Emulation makes it reliable
Yes, thats right. With a new generation of heuristical scanners (Dr.Web and NOD/iCE), there are better possibilities to clean file - and not to crash. Principle remains the same - emulate virus as much as possible, to find out as many information as possible. This is some deep heavy woodoo magic of avers - thats why only really few of them can do this. Of course, much better is exact disinfection which is much more valueable (like AVP has), but to impress us (vx-ers) and other avers, this magic is here ;-)
At the present time, however, it is functional enought only in NOD/iCE (pretty impressive, but due to mentioned limitation of their emulator it doesn't work for 32bit files (win)). Heuristics cleaning is also used in AVG, but I would say the same as to their heuristical scanner: it was really poor time ago, and after upgrading core it is still not enought. Finally, there is Dr.solomon (which is also used as core engine in NAI's now) but it doesn't perform generic cleaning at all (I mean cleaning unknown viruses). As far as I have informations, it is only used to disinfect virus that are possitively known as cleanable.

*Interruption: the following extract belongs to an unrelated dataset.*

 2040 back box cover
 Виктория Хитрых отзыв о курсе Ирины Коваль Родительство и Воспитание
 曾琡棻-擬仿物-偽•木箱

Thats why you will not notice a heuristical cleaning at all. Reffering to things above, I will focus primarily on NOD/iCE as it uses imho best technologies of all mentioned.

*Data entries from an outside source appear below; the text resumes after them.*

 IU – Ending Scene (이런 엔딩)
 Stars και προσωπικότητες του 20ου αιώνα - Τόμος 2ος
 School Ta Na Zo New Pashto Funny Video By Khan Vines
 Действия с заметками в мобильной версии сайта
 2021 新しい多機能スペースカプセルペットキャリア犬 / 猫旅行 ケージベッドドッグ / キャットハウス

Generic idea is same - to emulate virus to allow him reconstruct host file,
and use retrieved infromation to repair host. All is done in emulated virtual
PC, with emulated disks. The simpliest way of disintection is to save
reconstructed file and to cut out virus. As there are several types of
appending virus to file, it might slightly differ on technology how to
cut it out. Clever technology, if virus works fine in emulator, is to virtually
infect several virtual files (goats) to find out size of virus and where
the virus is stored (by diffing with original file). This way they may guess
nearly exact the infection methods of virus. For combined boot/exe/com viruses,
as they are usualy installing itself to mbr, a virtual reboot is done to
activate them in virtual pc after they installs into virtual mbr. (oops, so
virtually ;) After guessing the size and knowing where virus stores itself
in file, a real infected file might be run (virtually, again) to repair
host, find out entry-point, and cut it using informations retrieved before
(if they are not available, some alchemy is done or virus body is left
This way it looks simply, but isn't. I guess heuristics scanning and heuristics cleaning is top high-tech technology avers are using now (also reffer to my overview of antivirus methods). Even if the principles and ideas are simple there is lots of things to be done to make virus work in virtual pc, so the complications you might prepare for heuristics (cleaning especialy) might be awarded by your success. Good luck!